◆ **WHAT THE TASK REQUIRES**
The answer consists solely of the listing's lines from the first through the line containing "Moving vote fraction: 100%.", each reproduced exactly.

◆ **SOURCE DATA**

_____

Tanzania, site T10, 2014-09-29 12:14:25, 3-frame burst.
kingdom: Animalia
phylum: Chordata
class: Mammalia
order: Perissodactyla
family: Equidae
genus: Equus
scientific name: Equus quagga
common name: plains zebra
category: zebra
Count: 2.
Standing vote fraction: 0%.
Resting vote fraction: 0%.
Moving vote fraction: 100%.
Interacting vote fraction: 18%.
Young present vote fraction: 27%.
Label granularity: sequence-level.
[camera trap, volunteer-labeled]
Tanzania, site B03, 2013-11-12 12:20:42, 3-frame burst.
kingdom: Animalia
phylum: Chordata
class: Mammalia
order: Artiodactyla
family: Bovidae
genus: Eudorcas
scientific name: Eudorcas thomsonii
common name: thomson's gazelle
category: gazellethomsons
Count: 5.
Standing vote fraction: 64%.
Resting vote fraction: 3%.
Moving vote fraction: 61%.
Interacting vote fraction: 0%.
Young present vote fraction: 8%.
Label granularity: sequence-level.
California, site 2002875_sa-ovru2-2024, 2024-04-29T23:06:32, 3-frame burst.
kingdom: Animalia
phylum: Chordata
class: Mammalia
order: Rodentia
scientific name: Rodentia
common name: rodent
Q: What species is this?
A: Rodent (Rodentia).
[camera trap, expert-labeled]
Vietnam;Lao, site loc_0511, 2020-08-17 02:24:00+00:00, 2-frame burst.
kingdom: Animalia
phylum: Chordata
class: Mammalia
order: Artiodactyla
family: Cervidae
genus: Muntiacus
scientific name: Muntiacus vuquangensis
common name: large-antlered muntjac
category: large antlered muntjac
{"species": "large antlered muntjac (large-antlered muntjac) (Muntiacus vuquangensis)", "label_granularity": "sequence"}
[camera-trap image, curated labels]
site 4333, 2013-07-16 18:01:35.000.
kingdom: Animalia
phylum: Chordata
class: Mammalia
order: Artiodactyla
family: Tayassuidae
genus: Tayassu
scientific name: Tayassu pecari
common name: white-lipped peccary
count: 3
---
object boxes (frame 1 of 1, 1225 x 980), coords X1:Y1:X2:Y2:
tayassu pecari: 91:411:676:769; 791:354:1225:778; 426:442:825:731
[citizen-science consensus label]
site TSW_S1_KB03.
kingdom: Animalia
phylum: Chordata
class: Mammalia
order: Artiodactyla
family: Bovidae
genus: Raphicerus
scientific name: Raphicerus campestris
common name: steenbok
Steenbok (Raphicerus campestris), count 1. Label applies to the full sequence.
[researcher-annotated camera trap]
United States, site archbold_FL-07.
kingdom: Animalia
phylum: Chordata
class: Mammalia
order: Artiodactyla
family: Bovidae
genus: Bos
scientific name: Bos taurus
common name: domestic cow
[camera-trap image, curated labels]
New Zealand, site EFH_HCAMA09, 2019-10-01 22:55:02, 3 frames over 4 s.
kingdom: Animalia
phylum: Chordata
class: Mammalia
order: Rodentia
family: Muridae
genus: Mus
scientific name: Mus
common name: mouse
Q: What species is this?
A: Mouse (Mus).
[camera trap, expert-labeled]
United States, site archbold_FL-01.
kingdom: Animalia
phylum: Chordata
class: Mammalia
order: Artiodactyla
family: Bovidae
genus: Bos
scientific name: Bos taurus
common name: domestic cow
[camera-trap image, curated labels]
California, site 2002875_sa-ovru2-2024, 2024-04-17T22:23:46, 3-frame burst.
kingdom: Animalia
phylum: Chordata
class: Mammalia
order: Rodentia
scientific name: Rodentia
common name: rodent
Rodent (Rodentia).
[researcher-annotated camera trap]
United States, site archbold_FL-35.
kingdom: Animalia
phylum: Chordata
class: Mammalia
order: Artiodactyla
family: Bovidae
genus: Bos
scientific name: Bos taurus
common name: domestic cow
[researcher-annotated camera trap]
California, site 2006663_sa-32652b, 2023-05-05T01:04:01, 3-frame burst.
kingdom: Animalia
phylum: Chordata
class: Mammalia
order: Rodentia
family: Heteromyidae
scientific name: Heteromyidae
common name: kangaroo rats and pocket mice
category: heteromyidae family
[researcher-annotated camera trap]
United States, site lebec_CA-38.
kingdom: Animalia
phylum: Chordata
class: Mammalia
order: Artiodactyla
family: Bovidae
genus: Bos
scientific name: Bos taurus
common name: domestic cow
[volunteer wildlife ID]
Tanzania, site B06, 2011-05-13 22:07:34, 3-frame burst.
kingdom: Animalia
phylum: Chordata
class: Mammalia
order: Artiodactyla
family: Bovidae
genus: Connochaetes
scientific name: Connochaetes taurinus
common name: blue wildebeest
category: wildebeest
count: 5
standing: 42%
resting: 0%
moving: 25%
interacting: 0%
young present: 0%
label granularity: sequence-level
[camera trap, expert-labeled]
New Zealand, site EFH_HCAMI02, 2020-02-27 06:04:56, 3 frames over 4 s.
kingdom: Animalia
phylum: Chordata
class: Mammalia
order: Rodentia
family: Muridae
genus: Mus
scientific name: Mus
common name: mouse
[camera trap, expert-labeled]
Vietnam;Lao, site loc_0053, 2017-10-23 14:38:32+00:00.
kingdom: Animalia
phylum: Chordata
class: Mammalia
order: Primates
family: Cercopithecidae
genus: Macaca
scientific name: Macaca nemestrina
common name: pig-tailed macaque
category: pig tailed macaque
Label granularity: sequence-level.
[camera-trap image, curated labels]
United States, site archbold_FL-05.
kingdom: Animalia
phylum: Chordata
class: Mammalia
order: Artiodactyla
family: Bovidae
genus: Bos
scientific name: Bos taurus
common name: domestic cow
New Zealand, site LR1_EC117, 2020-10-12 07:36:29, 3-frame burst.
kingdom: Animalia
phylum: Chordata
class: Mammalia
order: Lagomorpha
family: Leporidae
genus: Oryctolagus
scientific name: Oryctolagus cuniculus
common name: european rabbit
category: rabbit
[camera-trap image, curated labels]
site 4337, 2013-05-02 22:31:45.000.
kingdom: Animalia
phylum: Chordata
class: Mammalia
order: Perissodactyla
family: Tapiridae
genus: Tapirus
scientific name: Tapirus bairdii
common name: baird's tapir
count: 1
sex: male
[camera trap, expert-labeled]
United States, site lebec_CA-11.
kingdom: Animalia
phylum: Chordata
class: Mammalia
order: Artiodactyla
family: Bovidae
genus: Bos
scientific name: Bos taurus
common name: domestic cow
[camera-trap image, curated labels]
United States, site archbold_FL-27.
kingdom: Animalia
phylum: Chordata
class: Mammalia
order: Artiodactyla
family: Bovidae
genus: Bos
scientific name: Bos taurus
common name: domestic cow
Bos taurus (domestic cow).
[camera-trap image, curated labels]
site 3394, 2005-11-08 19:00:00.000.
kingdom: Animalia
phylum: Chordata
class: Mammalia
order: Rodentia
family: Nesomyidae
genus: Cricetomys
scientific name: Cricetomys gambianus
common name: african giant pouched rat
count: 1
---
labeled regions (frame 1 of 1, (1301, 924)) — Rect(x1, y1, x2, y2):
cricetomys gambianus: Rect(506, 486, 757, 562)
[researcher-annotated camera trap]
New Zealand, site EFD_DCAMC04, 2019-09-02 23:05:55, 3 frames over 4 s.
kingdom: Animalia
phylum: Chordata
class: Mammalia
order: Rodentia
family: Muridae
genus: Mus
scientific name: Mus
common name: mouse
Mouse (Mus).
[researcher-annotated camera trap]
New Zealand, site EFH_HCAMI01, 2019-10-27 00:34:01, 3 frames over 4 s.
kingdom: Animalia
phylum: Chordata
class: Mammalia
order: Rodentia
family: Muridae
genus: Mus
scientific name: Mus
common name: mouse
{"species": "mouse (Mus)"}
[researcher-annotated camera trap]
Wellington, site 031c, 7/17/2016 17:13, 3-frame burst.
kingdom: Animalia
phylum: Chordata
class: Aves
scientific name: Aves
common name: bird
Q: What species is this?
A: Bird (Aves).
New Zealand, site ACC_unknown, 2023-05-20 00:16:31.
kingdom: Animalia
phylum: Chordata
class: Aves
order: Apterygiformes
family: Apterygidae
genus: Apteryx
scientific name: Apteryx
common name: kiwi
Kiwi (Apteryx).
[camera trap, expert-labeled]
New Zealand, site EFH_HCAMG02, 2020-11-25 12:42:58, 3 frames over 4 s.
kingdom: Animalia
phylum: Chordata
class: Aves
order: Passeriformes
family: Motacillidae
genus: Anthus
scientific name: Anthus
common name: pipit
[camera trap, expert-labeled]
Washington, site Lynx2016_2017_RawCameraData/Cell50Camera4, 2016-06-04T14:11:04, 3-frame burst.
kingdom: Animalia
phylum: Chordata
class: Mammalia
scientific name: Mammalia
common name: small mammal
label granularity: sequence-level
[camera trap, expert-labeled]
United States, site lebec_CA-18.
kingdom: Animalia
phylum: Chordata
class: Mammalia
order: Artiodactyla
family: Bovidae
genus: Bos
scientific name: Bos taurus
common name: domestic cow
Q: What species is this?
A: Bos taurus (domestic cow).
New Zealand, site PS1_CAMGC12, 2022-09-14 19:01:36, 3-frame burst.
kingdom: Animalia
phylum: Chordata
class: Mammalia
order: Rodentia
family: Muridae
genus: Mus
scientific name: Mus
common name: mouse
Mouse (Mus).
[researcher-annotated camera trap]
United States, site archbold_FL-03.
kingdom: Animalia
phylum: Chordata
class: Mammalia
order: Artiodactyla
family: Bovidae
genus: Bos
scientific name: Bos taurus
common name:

_____

◆ **RESPONSE TO THE EXERCISE**
Tanzania, site T10, 2014-09-29 12:14:25, 3-frame burst.
kingdom: Animalia
phylum: Chordata
class: Mammalia
order: Perissodactyla
family: Equidae
genus: Equus
scientific name: Equus quagga
common name: plains zebra
category: zebra
Count: 2.
Standing vote fraction: 0%.
Resting vote fraction: 0%.
Moving vote fraction: 100%.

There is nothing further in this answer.